● Records for the exercise
***
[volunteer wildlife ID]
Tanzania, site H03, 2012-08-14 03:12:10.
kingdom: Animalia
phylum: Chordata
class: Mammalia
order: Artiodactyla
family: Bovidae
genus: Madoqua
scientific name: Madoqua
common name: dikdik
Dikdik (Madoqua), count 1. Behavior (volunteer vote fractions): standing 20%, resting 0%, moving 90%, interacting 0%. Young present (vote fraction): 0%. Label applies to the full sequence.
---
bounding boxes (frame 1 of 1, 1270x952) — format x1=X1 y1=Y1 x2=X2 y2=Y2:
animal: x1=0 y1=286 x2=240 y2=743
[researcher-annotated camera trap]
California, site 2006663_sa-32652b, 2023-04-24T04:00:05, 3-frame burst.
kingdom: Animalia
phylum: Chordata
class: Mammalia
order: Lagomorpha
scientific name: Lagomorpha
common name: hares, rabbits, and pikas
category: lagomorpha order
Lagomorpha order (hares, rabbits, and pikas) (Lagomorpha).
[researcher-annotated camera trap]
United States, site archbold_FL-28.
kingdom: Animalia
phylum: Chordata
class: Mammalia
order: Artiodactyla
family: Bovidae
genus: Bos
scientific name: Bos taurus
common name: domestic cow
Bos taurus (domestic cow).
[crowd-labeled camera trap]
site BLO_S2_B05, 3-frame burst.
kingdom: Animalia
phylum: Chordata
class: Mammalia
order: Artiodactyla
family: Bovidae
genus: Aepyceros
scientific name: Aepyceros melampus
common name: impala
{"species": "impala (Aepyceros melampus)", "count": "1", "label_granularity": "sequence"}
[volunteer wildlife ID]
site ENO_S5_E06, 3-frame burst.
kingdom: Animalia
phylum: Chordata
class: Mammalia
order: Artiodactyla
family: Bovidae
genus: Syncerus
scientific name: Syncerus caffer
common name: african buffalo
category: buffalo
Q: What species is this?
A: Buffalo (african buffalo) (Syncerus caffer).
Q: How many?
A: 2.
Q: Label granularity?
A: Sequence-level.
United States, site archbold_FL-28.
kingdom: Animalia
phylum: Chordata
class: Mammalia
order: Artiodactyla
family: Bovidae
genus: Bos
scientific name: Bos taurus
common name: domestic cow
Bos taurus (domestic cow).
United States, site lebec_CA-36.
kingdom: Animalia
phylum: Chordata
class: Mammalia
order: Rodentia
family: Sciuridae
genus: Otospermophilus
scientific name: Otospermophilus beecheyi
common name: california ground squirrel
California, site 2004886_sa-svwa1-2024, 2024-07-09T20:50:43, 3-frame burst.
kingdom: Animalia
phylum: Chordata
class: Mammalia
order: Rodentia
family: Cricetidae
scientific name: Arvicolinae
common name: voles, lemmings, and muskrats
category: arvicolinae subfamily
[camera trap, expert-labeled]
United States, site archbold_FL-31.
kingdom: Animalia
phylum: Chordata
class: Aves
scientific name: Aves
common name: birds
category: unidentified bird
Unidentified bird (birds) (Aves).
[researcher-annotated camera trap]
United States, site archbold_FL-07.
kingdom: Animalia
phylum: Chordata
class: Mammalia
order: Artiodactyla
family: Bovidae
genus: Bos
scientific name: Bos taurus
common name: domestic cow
***
● Problem details
Repeat all the lines above, keeping them exactly as they are.

● Task response
[volunteer wildlife ID]
Tanzania, site H03, 2012-08-14 03:12:10.
kingdom: Animalia
phylum: Chordata
class: Mammalia
order: Artiodactyla
family: Bovidae
genus: Madoqua
scientific name: Madoqua
common name: dikdik
Dikdik (Madoqua), count 1. Behavior (volunteer vote fractions): standing 20%, resting 0%, moving 90%, interacting 0%. Young present (vote fraction): 0%. Label applies to the full sequence.
---
bounding boxes (frame 1 of 1, 1270x952) — format x1=X1 y1=Y1 x2=X2 y2=Y2:
animal: x1=0 y1=286 x2=240 y2=743
[researcher-annotated camera trap]
California, site 2006663_sa-32652b, 2023-04-24T04:00:05, 3-frame burst.
kingdom: Animalia
phylum: Chordata
class: Mammalia
order: Lagomorpha
scientific name: Lagomorpha
common name: hares, rabbits, and pikas
category: lagomorpha order
Lagomorpha order (hares, rabbits, and pikas) (Lagomorpha).
[researcher-annotated camera trap]
United States, site archbold_FL-28.
kingdom: Animalia
phylum: Chordata
class: Mammalia
order: Artiodactyla
family: Bovidae
genus: Bos
scientific name: Bos taurus
common name: domestic cow
Bos taurus (domestic cow).
[crowd-labeled camera trap]
site BLO_S2_B05, 3-frame burst.
kingdom: Animalia
phylum: Chordata
class: Mammalia
order: Artiodactyla
family: Bovidae
genus: Aepyceros
scientific name: Aepyceros melampus
common name: impala
{"species": "impala (Aepyceros melampus)", "count": "1", "label_granularity": "sequence"}
[volunteer wildlife ID]
site ENO_S5_E06, 3-frame burst.
kingdom: Animalia
phylum: Chordata
class: Mammalia
order: Artiodactyla
family: Bovidae
genus: Syncerus
scientific name: Syncerus caffer
common name: african buffalo
category: buffalo
Q: What species is this?
A: Buffalo (african buffalo) (Syncerus caffer).
Q: How many?
A: 2.
Q: Label granularity?
A: Sequence-level.
United States, site archbold_FL-28.
kingdom: Animalia
phylum: Chordata
class: Mammalia
order: Artiodactyla
family: Bovidae
genus: Bos
scientific name: Bos taurus
common name: domestic cow
Bos taurus (domestic cow).
United States, site lebec_CA-36.
kingdom: Animalia
phylum: Chordata
class: Mammalia
order: Rodentia
family: Sciuridae
genus: Otospermophilus
scientific name: Otospermophilus beecheyi
common name: california ground squirrel
California, site 2004886_sa-svwa1-2024, 2024-07-09T20:50:43, 3-frame burst.
kingdom: Animalia
phylum: Chordata
class: Mammalia
order: Rodentia
family: Cricetidae
scientific name: Arvicolinae
common name: voles, lemmings, and muskrats
category: arvicolinae subfamily
[camera trap, expert-labeled]
United States, site archbold_FL-31.
kingdom: Animalia
phylum: Chordata
class: Aves
scientific name: Aves
common name: birds
category: unidentified bird
Unidentified bird (birds) (Aves).
[researcher-annotated camera trap]
United States, site archbold_FL-07.
kingdom: Animalia
phylum: Chordata
class: Mammalia
order: Artiodactyla
family: Bovidae
genus: Bos
scientific name: Bos taurus
common name: domestic cow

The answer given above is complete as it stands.